Another important control step is validation. For each MIPS measure submitted, providers should make a good faith effort to validate the reported information. In other words, if the software system reports that a certain number of patient encounters met a particular quality measure, for example, the provider should audit a sample of those medical charts to confirm that the system is accurately reporting the results for that measure. Larger organizations with many providers may need to set aside more time and more resources for the validations. Moreover, after validating the soon-to-be submitted information, providers should save the individual medical records used for the validation to serve as evidence of due diligence in the event of an audit. Similarly, for each reported measure, providers should consider memorializing a written explanation of how the measure was met and provide this in the event of an audit.
Compliance programs for larger organizations may need to first identify who in the organization is responsible for the data submission and validation process. The process may likely be managed by the IT department. According to the 2017 QPP Final Rule, providers must retain their records for possible auditing up to 10 years after the performance period. As such, organizations should consider documenting the QPP submission and validation process in a policy and ensuring that responsible parties are continually trained and educated regarding their roles. Given how common employee turnover is in any organization, it is imperative that proper organizational standards for data submission and record maintenance be followed and preserved. Organizations may even want to create a QPP committee and include IT; clinician leadership; and the finance, quality, and compliance departments, among others. Updating stakeholders on the financial impact and quality components of the program, the committee can also serve to regularly update the compliance officer on data submission and validation efforts.
Lastly, compliance departments should consider auditing the organization’s validation process or engaging an outside auditor to ensure that the submitted information is actually validated regularly and accurately.

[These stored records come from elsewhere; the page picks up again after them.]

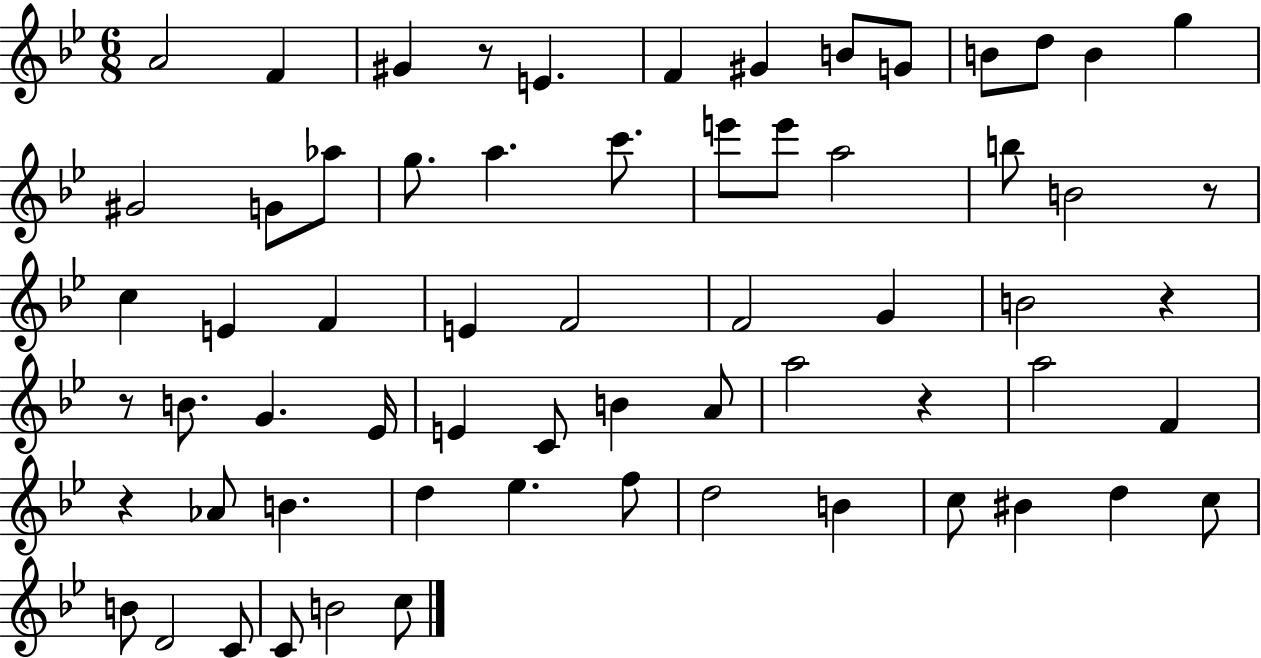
{
  \clef treble
  \numericTimeSignature
  \time 6/8
  \key bes \major
  a'2 f'4 | gis'4 r8 e'4. | f'4 gis'4 b'8 g'8 | b'8 d''8 b'4 g''4 | \break gis'2 g'8 aes''8 | g''8. a''4. c'''8. | e'''8 e'''8 a''2 | b''8 b'2 r8 | \break c''4 e'4 f'4 | e'4 f'2 | f'2 g'4 | b'2 r4 | \break r8 b'8. g'4. ees'16 | e'4 c'8 b'4 a'8 | a''2 r4 | a''2 f'4 | \break r4 aes'8 b'4. | d''4 ees''4. f''8 | d''2 b'4 | c''8 bis'4 d''4 c''8 | \break b'8 d'2 c'8 | c'8 b'2 c''8 | \bar "|."
}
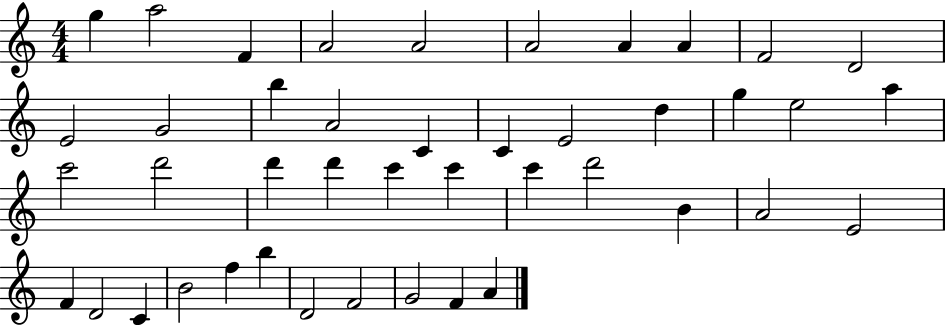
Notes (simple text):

G5/q A5/h F4/q A4/h A4/h A4/h A4/q A4/q F4/h D4/h E4/h G4/h B5/q A4/h C4/q C4/q E4/h D5/q G5/q E5/h A5/q C6/h D6/h D6/q D6/q C6/q C6/q C6/q D6/h B4/q A4/h E4/h F4/q D4/h C4/q B4/h F5/q B5/q D4/h F4/h G4/h F4/q A4/q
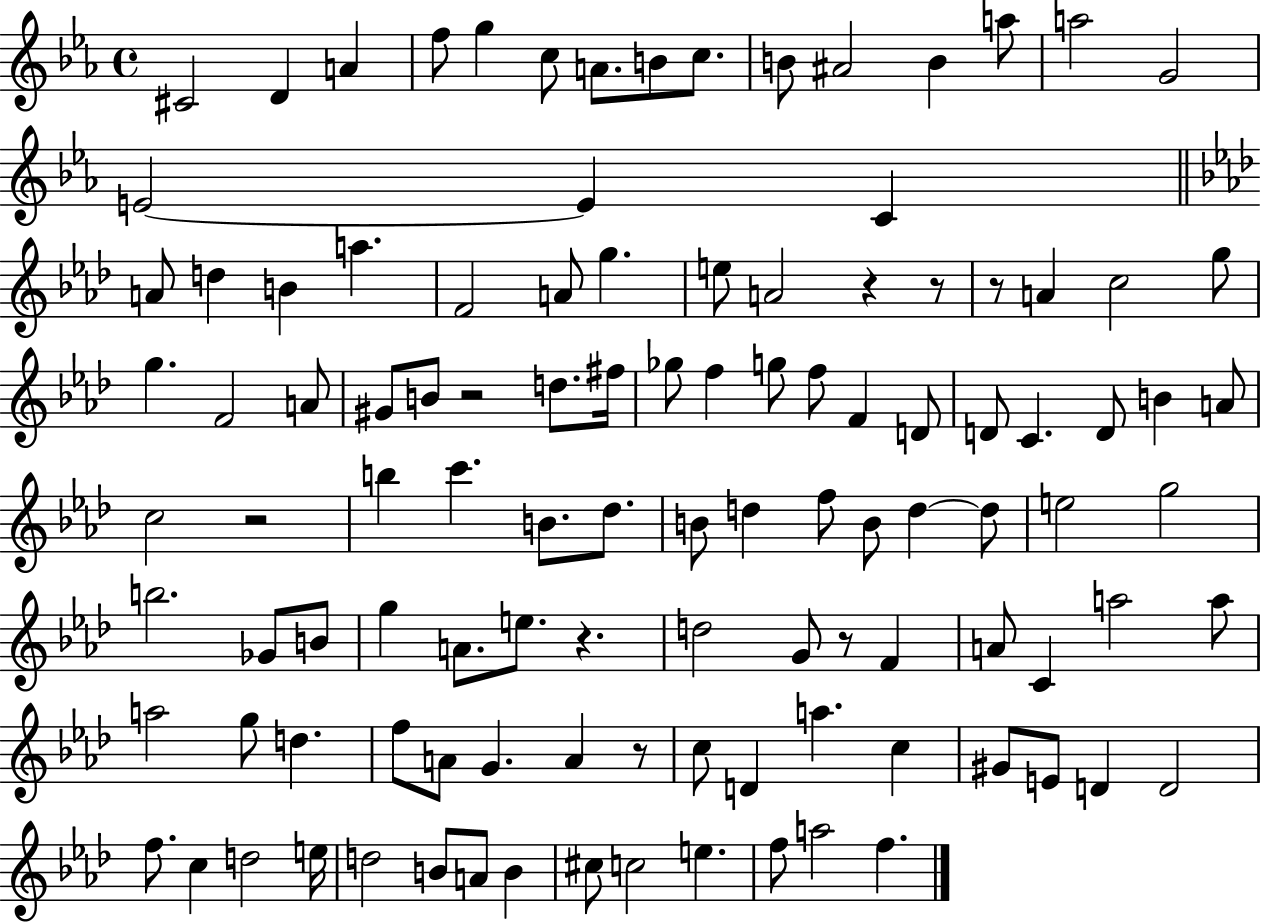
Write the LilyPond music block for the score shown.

{
  \clef treble
  \time 4/4
  \defaultTimeSignature
  \key ees \major
  cis'2 d'4 a'4 | f''8 g''4 c''8 a'8. b'8 c''8. | b'8 ais'2 b'4 a''8 | a''2 g'2 | \break e'2~~ e'4 c'4 | \bar "||" \break \key f \minor a'8 d''4 b'4 a''4. | f'2 a'8 g''4. | e''8 a'2 r4 r8 | r8 a'4 c''2 g''8 | \break g''4. f'2 a'8 | gis'8 b'8 r2 d''8. fis''16 | ges''8 f''4 g''8 f''8 f'4 d'8 | d'8 c'4. d'8 b'4 a'8 | \break c''2 r2 | b''4 c'''4. b'8. des''8. | b'8 d''4 f''8 b'8 d''4~~ d''8 | e''2 g''2 | \break b''2. ges'8 b'8 | g''4 a'8. e''8. r4. | d''2 g'8 r8 f'4 | a'8 c'4 a''2 a''8 | \break a''2 g''8 d''4. | f''8 a'8 g'4. a'4 r8 | c''8 d'4 a''4. c''4 | gis'8 e'8 d'4 d'2 | \break f''8. c''4 d''2 e''16 | d''2 b'8 a'8 b'4 | cis''8 c''2 e''4. | f''8 a''2 f''4. | \break \bar "|."
}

Through the QPP, the federal government aspires to transform the clinician compensation process through a system of incentives and penalties. However, those incentives are premised upon the submission of accurate information by participating providers. The Meaningful Use program and recent OIG reports make clear that the federal government has identified fraudulent data submission for unwarranted incentive payments as a considerable risk. Providers should prepare themselves to verify the accuracy of the data they submit to the QPP.
The Medicare Quality Payment Program (QPP) allows participating providers to earn bonus payments from CMS in return for the submission of specific data.
Provider submission of inaccurate data may result in improper payment.
Recent government commentary and Meaningful Use enforcement point to QPP as a potential enforcement priority for years to come.
Providers should take steps to prospectively validate submitted data.
Compliance programs should audit their organization’s internal controls to ensure accurate data submission.